Task directions:
Pick out each line in these entries that contains the string "text".

Dataset entries:
%%

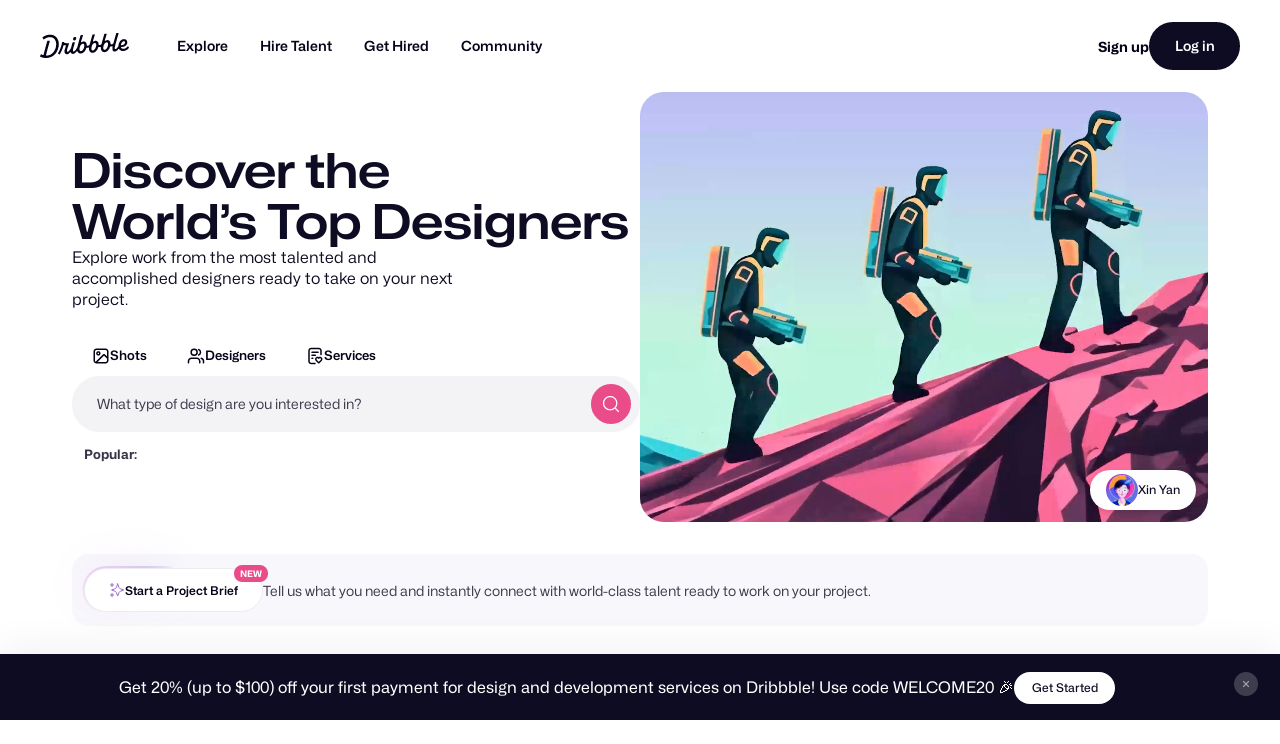

--- FILE ---
content_type: application/javascript
request_url: https://cdn.dribbble.com/assets/vite/assets/check-verified-654e50fe.js
body_size: 882
content:
const C=`<svg width="64" height="64" viewBox="0 0 64 64" fill="none" xmlns="http://www.w3.org/2000/svg">
  <path data-rotate="true"
    d="M47.7365 13.3295C48.2856 14.6576 49.3396 15.7132 50.6668 16.2644L55.3206 18.1921C56.6488 18.7422 57.704 19.7975 58.2541 21.1257C58.8042 22.4538 58.8042 23.9461 58.2541 25.2743L56.3278 29.925C55.7774 31.2537 55.7767 32.7476 56.3295 34.0757L58.2525 38.725C58.5252 39.3828 58.6656 40.0879 58.6657 40.8C58.6659 41.5121 58.5257 42.2173 58.2532 42.8752C57.9806 43.5331 57.5812 44.1309 57.0776 44.6344C56.574 45.1378 55.9761 45.5371 55.3181 45.8094L50.6676 47.7358C49.3396 48.2849 48.284 49.339 47.7329 50.6662L45.8052 55.3202C45.2551 56.6484 44.1999 57.7036 42.8718 58.2538C41.5436 58.8039 40.0514 58.8039 38.7232 58.2538L34.0728 56.3274C32.7446 55.7786 31.2529 55.7797 29.9255 56.3305L25.2717 58.2555C23.9443 58.8044 22.4534 58.8039 21.1263 58.2542C19.7993 57.7045 18.7447 56.6505 18.1942 55.3238L16.2659 50.6684C15.7168 49.3403 14.6628 48.2847 13.3356 47.7336L8.68178 45.8058C7.35423 45.2559 6.29936 44.2013 5.74903 42.8739C5.1987 41.5465 5.19795 40.0549 5.74695 38.7269L7.67325 34.0763C8.22202 32.7481 8.2209 31.2563 7.67013 29.9289L5.7466 25.2716C5.47388 24.6138 5.33346 23.9086 5.33334 23.1965C5.33323 22.4844 5.47343 21.7792 5.74594 21.1213C6.01844 20.4634 6.41792 19.8656 6.92152 19.3622C7.42513 18.8587 8.02301 18.4594 8.68098 18.1871L13.3315 16.2607C14.6583 15.7121 15.7133 14.6594 16.2648 13.3336L18.1925 8.67966C18.7426 7.35148 19.7978 6.29625 21.1259 5.74611C22.4541 5.19596 23.9463 5.19596 25.2745 5.74611L29.9249 7.67247C31.2531 8.22126 32.7448 8.22014 34.0722 7.66935L38.7279 5.74909C40.0559 5.19926 41.5478 5.19937 42.8757 5.74941C44.2036 6.29945 45.2586 7.35437 45.8088 8.6822L47.7371 13.3376L47.7365 13.3295Z"
    fill="#ED7FDF" />
  <path d="M24 31.9999L29.3333 37.3333L41.3333 25.3333" stroke="white" stroke-width="3" stroke-linecap="round"
    stroke-linejoin="round" />
</svg>`;export{C as c};
//# sourceMappingURL=check-verified-654e50fe.js.map
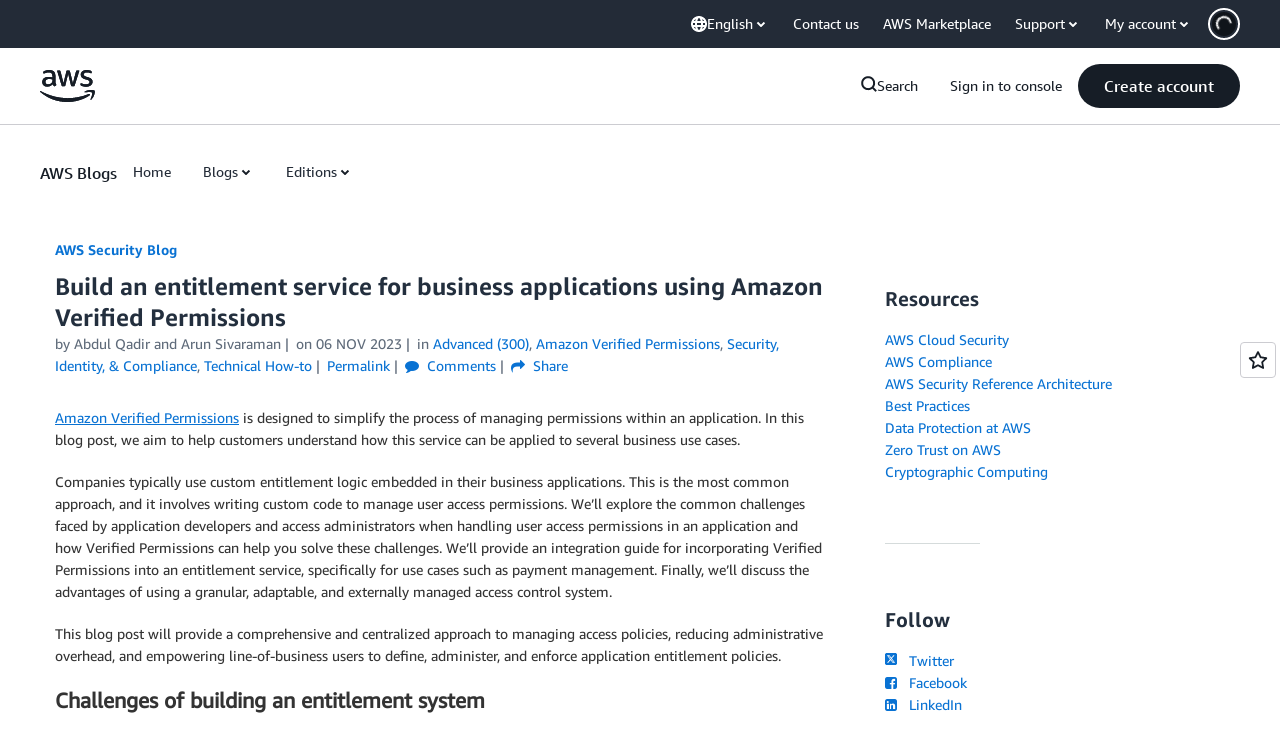

--- FILE ---
content_type: text/html;charset=UTF-8
request_url: https://amazonwebservicesinc.tt.omtrdc.net/m2/amazonwebservicesinc/ubox/raw?mboxPC=1769081695477-478826&mboxSession=1769081695476-141596&uniq=1769081695671-640293
body_size: -361
content:
{"url":"/en_US/dm/awsm/house/blog/Tiles/default-evergreen-tiles","campaignId":"285161","environmentId":"350","userPCId":"1769081695477-478826.44_0"}

--- FILE ---
content_type: text/html;charset=UTF-8
request_url: https://amazonwebservicesinc.tt.omtrdc.net/m2/amazonwebservicesinc/ubox/raw?mboxPC=1769081695477-478826&mboxSession=1769081695476-141596&uniq=1769081695690-190693
body_size: -91
content:
{"url":"/en_US/optimization_testing/ccba-footer/master","campaignId":"610677","environmentId":"350","userPCId":"1769081695477-478826.44_0"}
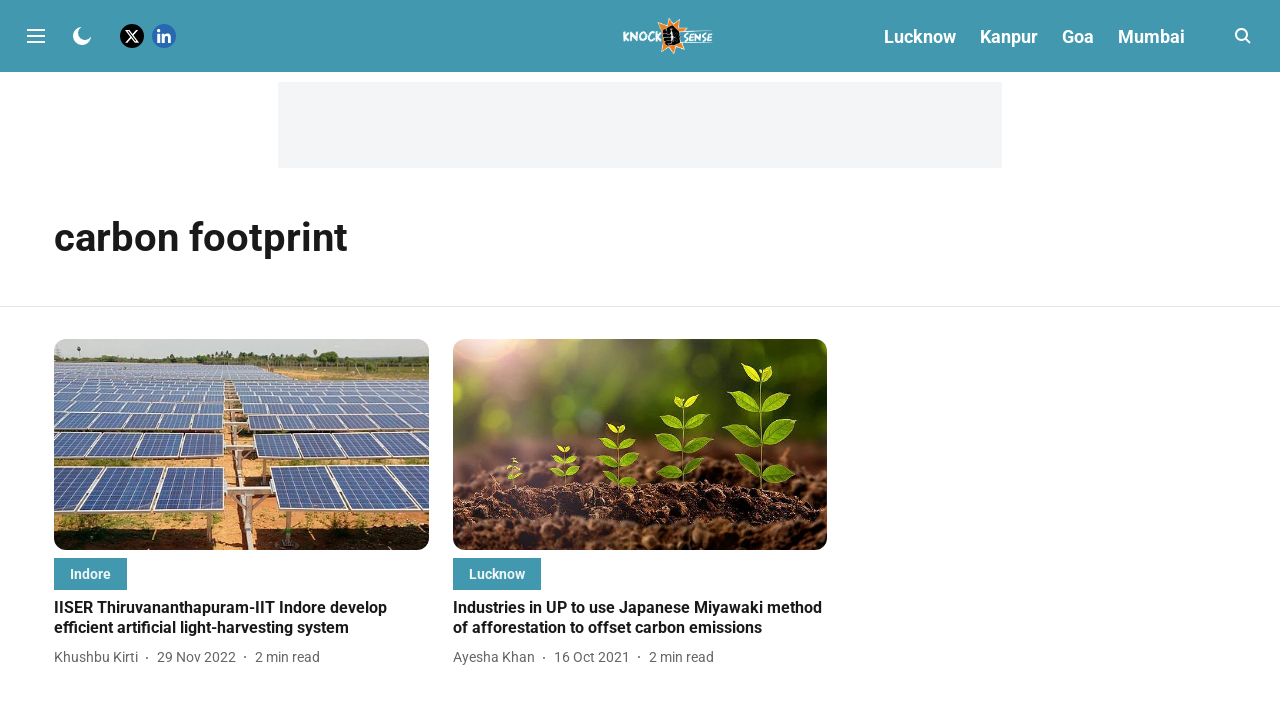

--- FILE ---
content_type: text/html; charset=utf-8
request_url: https://www.google.com/recaptcha/api2/aframe
body_size: 269
content:
<!DOCTYPE HTML><html><head><meta http-equiv="content-type" content="text/html; charset=UTF-8"></head><body><script nonce="yYPnXUB-zrWOEw4KhqtI2w">/** Anti-fraud and anti-abuse applications only. See google.com/recaptcha */ try{var clients={'sodar':'https://pagead2.googlesyndication.com/pagead/sodar?'};window.addEventListener("message",function(a){try{if(a.source===window.parent){var b=JSON.parse(a.data);var c=clients[b['id']];if(c){var d=document.createElement('img');d.src=c+b['params']+'&rc='+(localStorage.getItem("rc::a")?sessionStorage.getItem("rc::b"):"");window.document.body.appendChild(d);sessionStorage.setItem("rc::e",parseInt(sessionStorage.getItem("rc::e")||0)+1);localStorage.setItem("rc::h",'1768977646099');}}}catch(b){}});window.parent.postMessage("_grecaptcha_ready", "*");}catch(b){}</script></body></html>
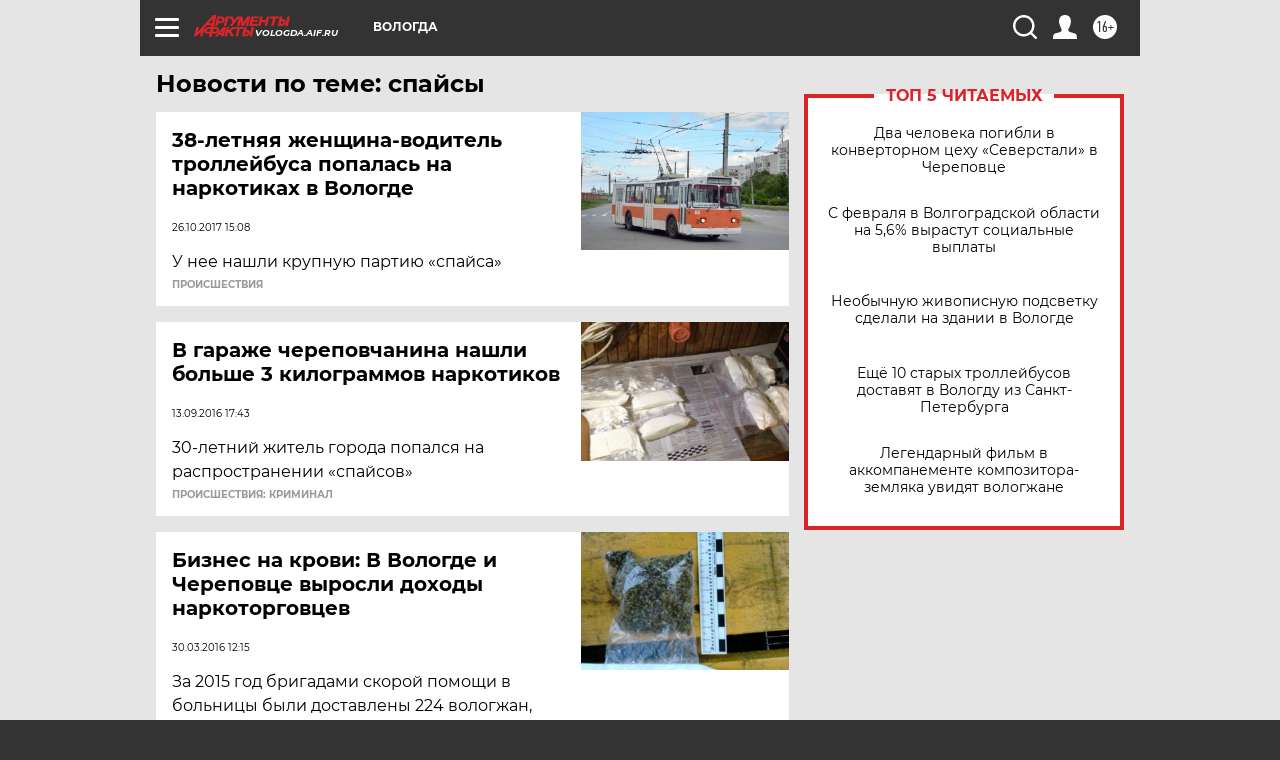

--- FILE ---
content_type: text/html
request_url: https://tns-counter.ru/nc01a**R%3Eundefined*aif_ru/ru/UTF-8/tmsec=aif_ru/330545100***
body_size: -73
content:
C23B7C79696BDD2DX1768676653:C23B7C79696BDD2DX1768676653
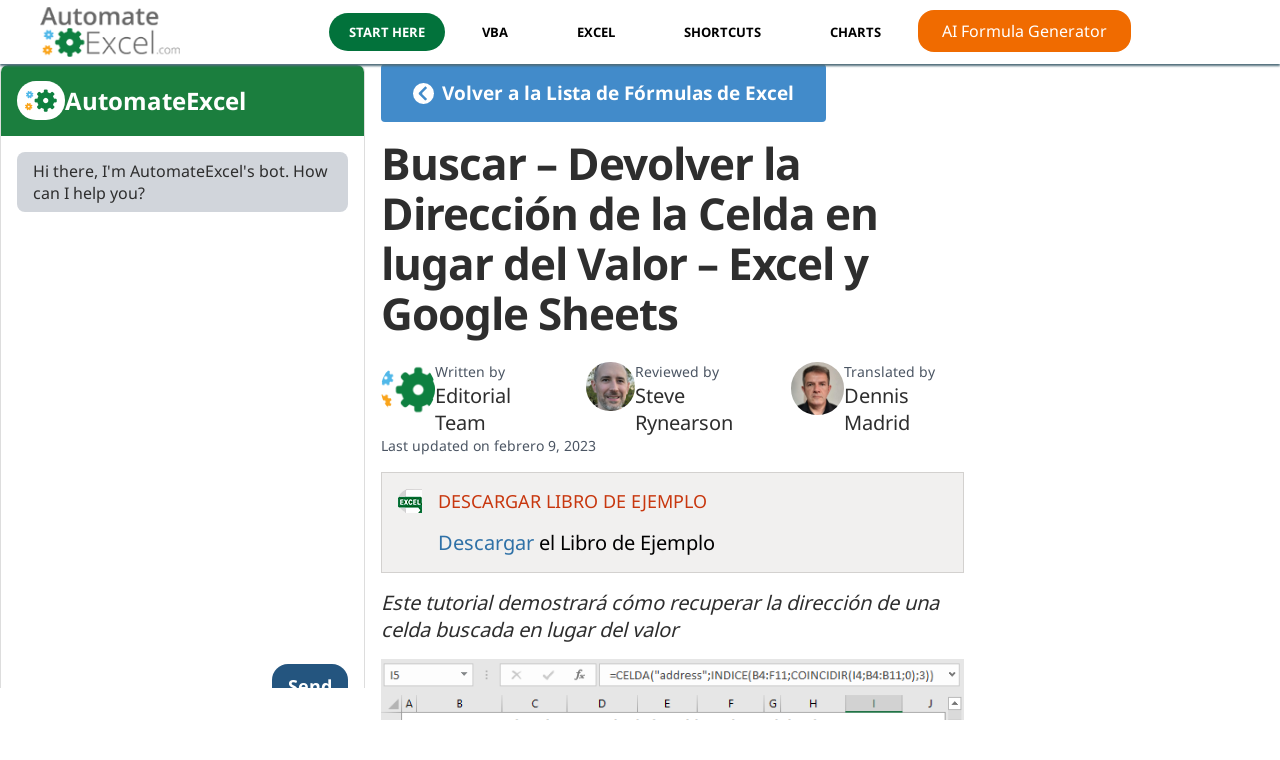

--- FILE ---
content_type: application/javascript; charset=utf-8
request_url: https://cs.iubenda.com/cookie-solution/confs/js/53140886.js
body_size: -105
content:
_iub.csRC = { consApiKey: '512Lo1wDUtq6QlD75Mm0b8XheNDu0Moi', consentDatabasePublicKey: 'egTcvpBpb0hcwVyPgDc2wq5PLu2ZSBD2', publicId: 'b1d4b5d0-6db6-11ee-8bfc-5ad8d8c564c0', floatingGroup: false };
_iub.csEnabled = true;
_iub.csPurposes = [4,1,5,3,2];
_iub.cpUpd = 1709919881;
_iub.csFeatures = {"geolocation_setting":true,"cookie_solution_white_labeling":1,"rejection_recovery":false,"full_customization":true,"multiple_languages":true,"mobile_app_integration":false};
_iub.csT = null;
_iub.googleConsentModeV2 = true;
_iub.totalNumberOfProviders = 11;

%%

Answer to this task:
content_type: text/html;charset=UTF-8
content_type: text/html;charset=UTF-8
content_type: text/html; charset=utf-8
<!DOCTYPE HTML><html><head><meta http-equiv="content-type" content="text/html; charset=UTF-8"></head><body><script nonce="yYPnXUB-zrWOEw4KhqtI2w">/** Anti-fraud and anti-abuse applications only. See google.com/recaptcha */ try{var clients={'sodar':'https://pagead2.googlesyndication.com/pagead/sodar?'};window.addEventListener("message",function(a){try{if(a.source===window.parent){var b=JSON.parse(a.data);var c=clients[b['id']];if(c){var d=document.createElement('img');d.src=c+b['params']+'&rc='+(localStorage.getItem("rc::a")?sessionStorage.getItem("rc::b"):"");window.document.body.appendChild(d);sessionStorage.setItem("rc::e",parseInt(sessionStorage.getItem("rc::e")||0)+1);localStorage.setItem("rc::h",'1768977646099');}}}catch(b){}});window.parent.postMessage("_grecaptcha_ready", "*");}catch(b){}</script></body></html>
content_type: text/html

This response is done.